Provided passage:
——————————
Every year, over 150 billion litres of untreated wastewater are discharged to Canadian waters. This is about four times the average flow of the Ottawa River before it enters the St. Lawrence. In response, Ottawa has set national minimum effluent quality standards for four deleterious substances in the effluents of wastewater treatment plants to ensure systems provide at least secondary treatment or the equivalent. Of the 3,700 wastewater facilities operating in Canada, some 849 (or 23 per cent) do not currently meet the new standards  

After three years of consultation and debate Environment Canada finalized the Wastewater Systems Effluent Regulations. They were published in the Canada Gazette, Part II on July 18, 2012. The new regulations also cover sampling, monitoring, record keeping and reporting requirements.  

Compliance Phase-In

Operators of facilities in the “high risk” category will have to upgrade their plants by December 31, 2020, while the compliance deadlines for medium and low risk plants are the end of 2030 and 2040, respectively. In Ontario the CCME has determined that there are only three high risk facilities. When the bill was first introduced, all the federal facilities (150), which include systems on federal or Aboriginal land, were tagged as high risk. Today even more federal facilities (226) are identified but only 30 are high risk.

The regulations will be phased in, beginning with the effluent monitoring requirements, record-keeping and reporting requirements, which come into force on January 1, 2013. The effluent quality standards come into force on January 1, 2015, with the exception of the standard for total residual chlorine, which takes full effect on January 1, 2021. Operators of wastewater systems that do not meet the effluent quality standards must apply for a transitional authorization between January 1, 2013, and June 30, 2014. Such an authorization will set the conditions under which the facility may continue to operate, as well as a risk-based timeline for achieving final compliance.  

Is Your Facility Affected?
——————————
Job: Continue the text on Canada's wastewater effluent regulations from the point where it stops. The data that comes next has no connection to the text on Canada's wastewater effluent regulations.

Recorded data:
——————————
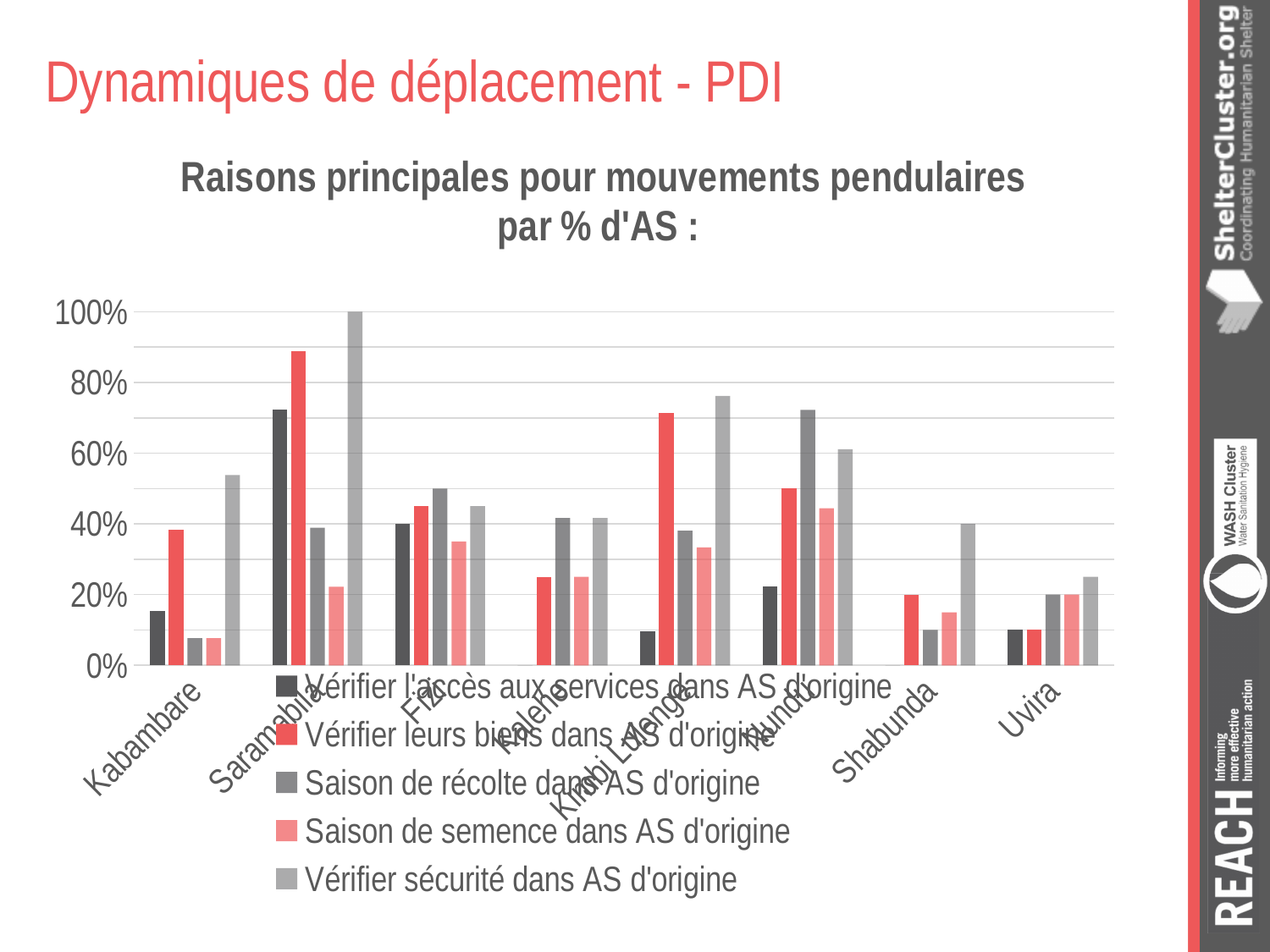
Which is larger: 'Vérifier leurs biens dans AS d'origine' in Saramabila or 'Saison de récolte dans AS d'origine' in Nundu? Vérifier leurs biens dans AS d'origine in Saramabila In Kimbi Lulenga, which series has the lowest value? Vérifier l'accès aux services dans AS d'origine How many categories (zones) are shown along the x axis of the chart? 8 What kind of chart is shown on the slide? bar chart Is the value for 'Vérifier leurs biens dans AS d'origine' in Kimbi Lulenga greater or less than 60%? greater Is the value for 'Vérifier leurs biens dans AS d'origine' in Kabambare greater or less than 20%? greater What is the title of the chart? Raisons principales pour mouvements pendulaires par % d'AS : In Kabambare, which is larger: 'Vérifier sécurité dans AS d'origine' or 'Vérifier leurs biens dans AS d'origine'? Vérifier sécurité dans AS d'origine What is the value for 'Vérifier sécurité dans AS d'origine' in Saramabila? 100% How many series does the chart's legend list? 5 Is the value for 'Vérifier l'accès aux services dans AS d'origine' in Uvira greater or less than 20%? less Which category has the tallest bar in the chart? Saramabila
——————————
Exercise answer:
Discharges from separate storm sewer systems are not covered under the regulations. The regulations apply to any wastewater system that discharges effluents to surface water and has a nameplate capacity of 100 cubic metres of influent per day (or handles an average daily volume of 100 m3 or more during a year). They do not apply to systems in the Northwest Territories, Nunavut and north of the 54th parallel in the provinces of Quebec and Newfoundland and Labrador. Further research is needed before Ottawa sets standards appropriate for the extreme climatic conditions found in those areas. This is expected to take five years.

The regulations do not apply to industrial, commercial or institutional wastewater systems designed to collect influent consisting of less than 50 per cent blackwater (containing human fecal matter or urine) and greywater (from appliances in a kitchen or laundry) combined. Nor do they apply to pulp and paper mills, as defined in section 2 of the Pulp and Paper Effluent Regulations. Final amendments to off-site treatment facility provisions of these regulations were posted on the Canada Gazette at the same time.

Effluent standards

The regulations, based on a 2009 commitment to the Canadian Council of Ministers of the Environment (CCME), set effluent quality standards for four deleterious substances:

  •  average carbonaceous biochemical oxygen demand (CBOD) of less than or equal to 25 mg/L
  • average concentration of suspended solids of less than or equal to 25 mg/L
  •  average concentration of total residual chlorine of less than or equal to 0.02 mg/L
  • maximum concentration of un-ionized ammonia of less than 1.25 mg/L (expressed as nitrogen) at 15°C ± 1°C.

The new effluent limits reflect similar standards adopted in both the United States and the European Union. These performance standards reflect a secondary level of treatment or equivalent, which should remove over 95 per cent of the total mass of conventional pollutants in wastewater. Compliance will be based on yearly, quarterly or monthly averages depending on the annual average daily volume of effluent deposited from the final discharge point of the wastewater system.

The regulation would permit operators to obtain “temporary authorizations” allowing the release of un-ionized ammonia under certain circumstances or the bypass of effluents during planned maintenance or construction activities. The temporary authorization to deposit un-ionized ammonia is renewable every three years.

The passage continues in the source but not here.